Michael Grecco Michael Grecco is a portrait photographer whose work ranges from editorial and advertising work to magazines including GQ, Playboy, Time and Entertainment Weekly, and publicity portraits for Fox, UPN and Warner. He is fond of the look of dramatic lighting but likes the modeling qualities of soft light. In his quest for controlled soft light he tried a variety techniques. "I adapted an old Mole Richardson studio 2K fresnel to a strobehead," he recalls. "That enabled me to have fairly soft light that was definitely directional and cut-able." He feels that the use of Soft Egg Crates® on softlights meets his need for both soft light and control. "I've found them invaluable for the Hollywood stuff I do, where I still want to have a dramatic look to the light but it's so important with the personalities I'm shooting that it's soft and flattering."

"I used to work with a lot of hard light." says Grecco, "With the Soft Egg Crate® grids I am able to mix in softer light in situations where I couldn't normally have used it because it was spilling out all over the place. For so many years, softboxes were pretty much out of the question for lighting dramatically because they were so uncontrollable.
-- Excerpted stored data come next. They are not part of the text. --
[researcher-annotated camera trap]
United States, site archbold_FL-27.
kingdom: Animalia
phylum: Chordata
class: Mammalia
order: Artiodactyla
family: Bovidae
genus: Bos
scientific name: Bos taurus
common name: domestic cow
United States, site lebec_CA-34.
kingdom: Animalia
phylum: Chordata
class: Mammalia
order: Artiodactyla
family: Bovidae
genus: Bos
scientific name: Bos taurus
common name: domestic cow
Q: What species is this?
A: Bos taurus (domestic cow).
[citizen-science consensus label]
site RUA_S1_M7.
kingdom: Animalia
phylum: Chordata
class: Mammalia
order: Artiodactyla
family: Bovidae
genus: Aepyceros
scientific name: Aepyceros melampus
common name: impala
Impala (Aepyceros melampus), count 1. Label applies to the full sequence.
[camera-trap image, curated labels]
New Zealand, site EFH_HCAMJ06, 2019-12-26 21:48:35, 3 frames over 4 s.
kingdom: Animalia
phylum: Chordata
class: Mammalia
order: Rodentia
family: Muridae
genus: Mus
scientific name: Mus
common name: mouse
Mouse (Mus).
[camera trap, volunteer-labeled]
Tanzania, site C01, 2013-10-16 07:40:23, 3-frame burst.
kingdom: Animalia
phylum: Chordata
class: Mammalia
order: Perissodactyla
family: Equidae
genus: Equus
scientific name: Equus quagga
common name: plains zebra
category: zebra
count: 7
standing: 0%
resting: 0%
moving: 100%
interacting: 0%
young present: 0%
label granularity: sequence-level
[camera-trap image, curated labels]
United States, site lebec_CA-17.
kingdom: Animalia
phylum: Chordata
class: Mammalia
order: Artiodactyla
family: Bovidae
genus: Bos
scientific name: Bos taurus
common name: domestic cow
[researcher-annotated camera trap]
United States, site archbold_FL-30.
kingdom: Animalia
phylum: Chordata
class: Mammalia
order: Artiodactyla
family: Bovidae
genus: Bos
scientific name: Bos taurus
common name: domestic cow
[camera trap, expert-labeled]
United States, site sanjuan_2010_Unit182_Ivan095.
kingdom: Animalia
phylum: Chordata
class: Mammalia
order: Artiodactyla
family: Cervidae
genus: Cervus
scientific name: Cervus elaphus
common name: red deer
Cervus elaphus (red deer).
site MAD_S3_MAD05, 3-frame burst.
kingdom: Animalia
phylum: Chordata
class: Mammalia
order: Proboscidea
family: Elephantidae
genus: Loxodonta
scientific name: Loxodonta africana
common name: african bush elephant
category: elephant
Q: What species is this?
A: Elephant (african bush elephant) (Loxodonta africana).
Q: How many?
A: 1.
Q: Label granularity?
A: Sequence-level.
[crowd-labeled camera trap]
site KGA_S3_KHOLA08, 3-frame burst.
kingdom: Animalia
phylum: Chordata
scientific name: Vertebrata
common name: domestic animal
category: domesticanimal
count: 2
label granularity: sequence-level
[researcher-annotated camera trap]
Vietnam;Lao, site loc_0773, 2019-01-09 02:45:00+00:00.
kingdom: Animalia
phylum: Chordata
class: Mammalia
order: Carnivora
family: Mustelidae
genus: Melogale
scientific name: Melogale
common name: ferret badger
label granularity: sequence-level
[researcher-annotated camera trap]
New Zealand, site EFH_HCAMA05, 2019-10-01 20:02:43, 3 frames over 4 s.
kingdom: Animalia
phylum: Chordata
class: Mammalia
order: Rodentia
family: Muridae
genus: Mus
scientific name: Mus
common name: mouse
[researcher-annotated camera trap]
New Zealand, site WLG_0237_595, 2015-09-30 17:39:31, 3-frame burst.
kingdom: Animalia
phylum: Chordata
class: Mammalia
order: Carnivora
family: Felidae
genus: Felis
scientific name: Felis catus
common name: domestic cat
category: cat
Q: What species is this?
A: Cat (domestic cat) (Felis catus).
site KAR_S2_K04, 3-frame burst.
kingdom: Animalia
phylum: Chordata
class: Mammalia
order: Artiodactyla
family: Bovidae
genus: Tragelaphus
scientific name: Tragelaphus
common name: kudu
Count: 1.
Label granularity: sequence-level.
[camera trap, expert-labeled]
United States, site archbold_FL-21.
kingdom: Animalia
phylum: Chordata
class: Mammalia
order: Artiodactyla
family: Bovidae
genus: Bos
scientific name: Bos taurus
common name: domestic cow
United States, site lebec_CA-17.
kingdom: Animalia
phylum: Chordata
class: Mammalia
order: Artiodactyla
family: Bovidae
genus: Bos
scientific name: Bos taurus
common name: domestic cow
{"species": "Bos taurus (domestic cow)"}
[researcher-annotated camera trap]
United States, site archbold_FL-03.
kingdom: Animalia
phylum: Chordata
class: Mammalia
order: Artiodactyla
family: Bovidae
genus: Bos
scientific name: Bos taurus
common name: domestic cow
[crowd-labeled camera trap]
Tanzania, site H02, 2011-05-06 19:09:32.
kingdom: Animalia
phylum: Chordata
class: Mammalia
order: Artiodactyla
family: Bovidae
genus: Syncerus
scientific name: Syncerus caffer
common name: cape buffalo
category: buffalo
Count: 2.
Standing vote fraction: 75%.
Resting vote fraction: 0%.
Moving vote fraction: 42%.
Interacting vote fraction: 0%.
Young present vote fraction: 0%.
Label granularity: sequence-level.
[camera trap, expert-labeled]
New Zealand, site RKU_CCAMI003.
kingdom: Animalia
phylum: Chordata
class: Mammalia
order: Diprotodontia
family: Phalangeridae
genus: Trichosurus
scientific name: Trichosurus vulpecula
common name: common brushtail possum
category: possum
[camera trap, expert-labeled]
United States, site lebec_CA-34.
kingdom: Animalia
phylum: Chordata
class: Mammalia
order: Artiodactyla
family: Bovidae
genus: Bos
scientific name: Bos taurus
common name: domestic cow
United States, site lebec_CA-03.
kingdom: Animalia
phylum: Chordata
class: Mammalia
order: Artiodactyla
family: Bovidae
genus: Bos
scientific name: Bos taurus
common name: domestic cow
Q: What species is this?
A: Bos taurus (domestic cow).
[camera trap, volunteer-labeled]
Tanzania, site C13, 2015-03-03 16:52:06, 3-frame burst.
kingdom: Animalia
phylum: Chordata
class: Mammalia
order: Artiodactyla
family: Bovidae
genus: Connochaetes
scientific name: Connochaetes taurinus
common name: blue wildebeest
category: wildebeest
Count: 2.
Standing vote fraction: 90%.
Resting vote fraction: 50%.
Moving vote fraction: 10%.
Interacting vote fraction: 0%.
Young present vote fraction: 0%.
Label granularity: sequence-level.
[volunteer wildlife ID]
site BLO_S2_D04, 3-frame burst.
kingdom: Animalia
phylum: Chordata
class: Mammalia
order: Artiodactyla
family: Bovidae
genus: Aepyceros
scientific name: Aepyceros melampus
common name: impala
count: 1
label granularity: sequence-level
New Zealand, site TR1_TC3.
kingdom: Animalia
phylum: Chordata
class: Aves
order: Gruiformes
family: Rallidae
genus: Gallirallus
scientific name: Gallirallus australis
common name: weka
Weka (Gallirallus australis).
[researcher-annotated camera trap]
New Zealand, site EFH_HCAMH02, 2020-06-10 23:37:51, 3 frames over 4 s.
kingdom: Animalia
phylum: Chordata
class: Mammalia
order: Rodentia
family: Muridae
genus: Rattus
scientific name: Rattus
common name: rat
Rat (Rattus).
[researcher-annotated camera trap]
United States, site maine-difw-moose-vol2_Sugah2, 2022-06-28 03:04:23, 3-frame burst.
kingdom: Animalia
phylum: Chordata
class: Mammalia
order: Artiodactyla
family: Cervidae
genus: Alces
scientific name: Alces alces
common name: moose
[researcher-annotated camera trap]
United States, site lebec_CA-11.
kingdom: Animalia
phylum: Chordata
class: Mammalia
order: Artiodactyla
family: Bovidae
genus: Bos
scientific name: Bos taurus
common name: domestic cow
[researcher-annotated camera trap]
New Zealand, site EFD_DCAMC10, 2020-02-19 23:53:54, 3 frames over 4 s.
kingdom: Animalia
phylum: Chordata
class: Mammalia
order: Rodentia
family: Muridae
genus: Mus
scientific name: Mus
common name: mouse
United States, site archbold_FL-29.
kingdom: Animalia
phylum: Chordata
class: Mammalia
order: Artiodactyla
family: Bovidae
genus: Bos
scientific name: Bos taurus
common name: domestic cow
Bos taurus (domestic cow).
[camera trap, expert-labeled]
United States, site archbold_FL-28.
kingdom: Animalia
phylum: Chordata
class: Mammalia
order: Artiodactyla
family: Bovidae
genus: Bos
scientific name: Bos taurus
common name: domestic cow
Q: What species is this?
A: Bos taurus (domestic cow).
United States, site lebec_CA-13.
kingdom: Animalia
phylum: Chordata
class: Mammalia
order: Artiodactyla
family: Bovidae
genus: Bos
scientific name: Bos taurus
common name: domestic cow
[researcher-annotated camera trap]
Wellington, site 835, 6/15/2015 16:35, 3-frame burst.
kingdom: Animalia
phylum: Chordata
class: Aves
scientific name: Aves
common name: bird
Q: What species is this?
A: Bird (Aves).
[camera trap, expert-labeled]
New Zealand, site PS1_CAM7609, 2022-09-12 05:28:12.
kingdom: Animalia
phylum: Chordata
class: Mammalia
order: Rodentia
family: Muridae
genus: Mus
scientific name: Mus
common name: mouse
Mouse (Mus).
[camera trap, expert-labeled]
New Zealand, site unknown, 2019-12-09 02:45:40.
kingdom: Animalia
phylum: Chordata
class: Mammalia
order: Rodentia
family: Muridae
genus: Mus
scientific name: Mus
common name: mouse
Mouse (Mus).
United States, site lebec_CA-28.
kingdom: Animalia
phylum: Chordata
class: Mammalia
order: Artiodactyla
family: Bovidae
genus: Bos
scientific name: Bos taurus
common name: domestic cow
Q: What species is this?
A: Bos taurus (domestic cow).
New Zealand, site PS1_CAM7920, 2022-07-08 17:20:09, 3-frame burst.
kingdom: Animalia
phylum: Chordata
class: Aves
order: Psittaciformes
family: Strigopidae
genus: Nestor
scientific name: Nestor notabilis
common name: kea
Even with lots of flags they were still all over the place."

Although he is a strong advocate of soft lighting Grecco still uses every tool available: "There are times when a three degree grid on a strobehead is still the most dramatic thing that I can use, if it's appropriate. Say for example when I'm photographing a businessman, where the shot is not centered so much around beauty, it's more important to have drama."

One set-up that Grecco frequently uses is a narrow Soft Egg Crate® grid on an extra-small softbox lighting just the face, combined with a large softbox either immediately underneath or off to the side of the lens as a fill. "The larger softbox could be either gridded or ungridded. If it's a white background I don't grid it, but if I'm keeping the mood to the room, then I'll grid the large softbox as well."

He also uses softboxes with grids when trying to capture the feeling of his subject's surroundings: "They're great when you're photographing someone in their environment and you don't want the light everywhere in the room. Once you start gridding the softboxes you can achieve that."

"One of my favorite tricks is taking a small gridded softbox, maybe two feet by three feet, and using that as a single light source. If it's spotting up too much and I'm not getting enough light on the rest of the body, I'll take a couple of clothes-pins and peel away the grid from the bottom third or quarter of the box and let that spill out all over the place as my fill. You're getting two different light sources from the one light."

Grecco's work takes him all over the world, so much so that he doesn't have his own studio. "We are used to taking it all with us wherever we go, softboxes and everything. That's what's so great about the Soft Egg Crates® they fold up and they ship right in the bag with the softboxes because we use grids on them pretty much all of the time. Its helped me with the amount of equipment I carry, the set-up time and above all the quality of the pictures."